Indie spotlight focuses on self-publishing and indie authors. When Christie Dao, a Vietnamese-American now based in Singapore, self-published her inspirational book, Actualize Your Dreams, she felt it was important to work with an Asian-American editor. She chose Crystal Watanabe. Here, Christie interviews Crystal.
Crystal Watanabe has loved books all her life. As a child she would hide under the covers to read with a flashlight. It’s no wonder she has a way with words. Her client testimonials cheer in unison. Crystal is an author, editor, blogger, and fansite administrator. She published Yum-Yum Bento Box in 2010 and its sequel, Yum-Yum Bento All Year Round, in 2013, Crystal was invited to the Ender’s Game Los Angeles red carpet premiere to cover her fansite, EnderWiggin.net. There, she interviewed stars many of us dream of meeting including: Harrison Ford (Colonel Graff); Sir Ben Kingsley (Mazer Rackham); Viola Davis (Major Anderson); and Asa Butterfield (Ender Wiggin).
Though writing and winning awards is fun, helping authors to achieve their publishing dreams is Crystal’s dream job. Today Crystal runs Pikko’s House based in Hawaii where she and her small team have edited over 100 books in the last 4 years. She was born and raised in Hawaii, and her diverse worldview has attracted 150 clients globally, both in self-published and traditionally published circles. Crystal edits in all genres, but her area of focus is science fiction and fantasy.
What inspires you?
Great stories inspire me, whether they're true or fictional. I love hearing about the journeys of people and characters.
It’s fascinating to learn how you turned a side project into a more satisfying career as a full-time editor. How does your profession relate to your spiritual practice or other life path?
My business has really become such a core part of me. I was previously very listless and lazy, and I felt terrible about myself when I was working in an office. I felt like my degree in English was wasted, and I'm so happy that I can be doing this for a living now.
Can you tell me anything of interesting people you have met during the course of your work?
One of my clients used to be a criminologist, and now she writes fiction for a living. Another of my clients is a first-time author who is a well-known cosplayer. Her design work is astounding, and I can't wait for her book release!
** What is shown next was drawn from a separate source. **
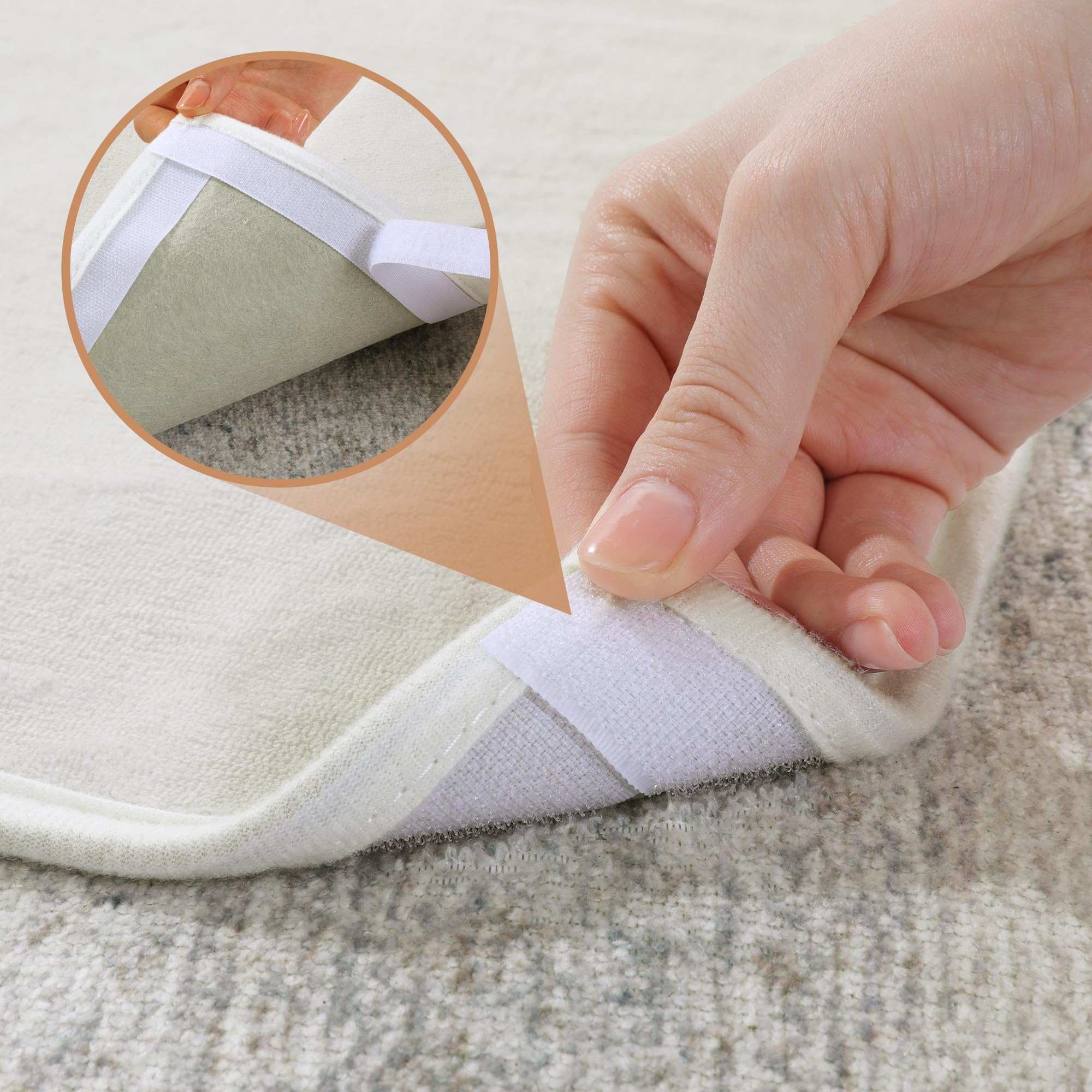 Easy peel and stick installation for loop pile carpeting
What is the most satisfying part of editing books?
That editors learn about grammar, words, the world, and the written language they specialize in every day while working. Editing is so fulfilling in that way!
What is the most interesting thing about editing that people may not know?
The hardest part is the pressure and fear that you will get things wrong, but this is also one of the best parts because it serves as fantastic motivation for doing your best.
What do you think about the representation of Asian-Americans in the editing community?
I don't know a lot of Asian American editors, but I have two on my staff.
What is it like to work with people with an Asian background?
I don't actually work with a lot of clients with Asian backgrounds, but in my limited experience, it's just like working with any other client. That's probably because overall, I have fantastic clients!
What projects are you working on now?
I'm working on quite a few projects right now including two big fantasy novels and two middle-grade fantasy novels.
What advice do you have for upcoming editors?
Work hard and never put yourself above learning more about your craft. There's always room for improvement.
When I was working with you I always wondered how you gave direct yet awakening feedback so gently. Can you tell me your strategy?
I just try to talk to clients how I'd want to be talked to. I usually want honest feedback, but I don't want it in a rude or contentious way.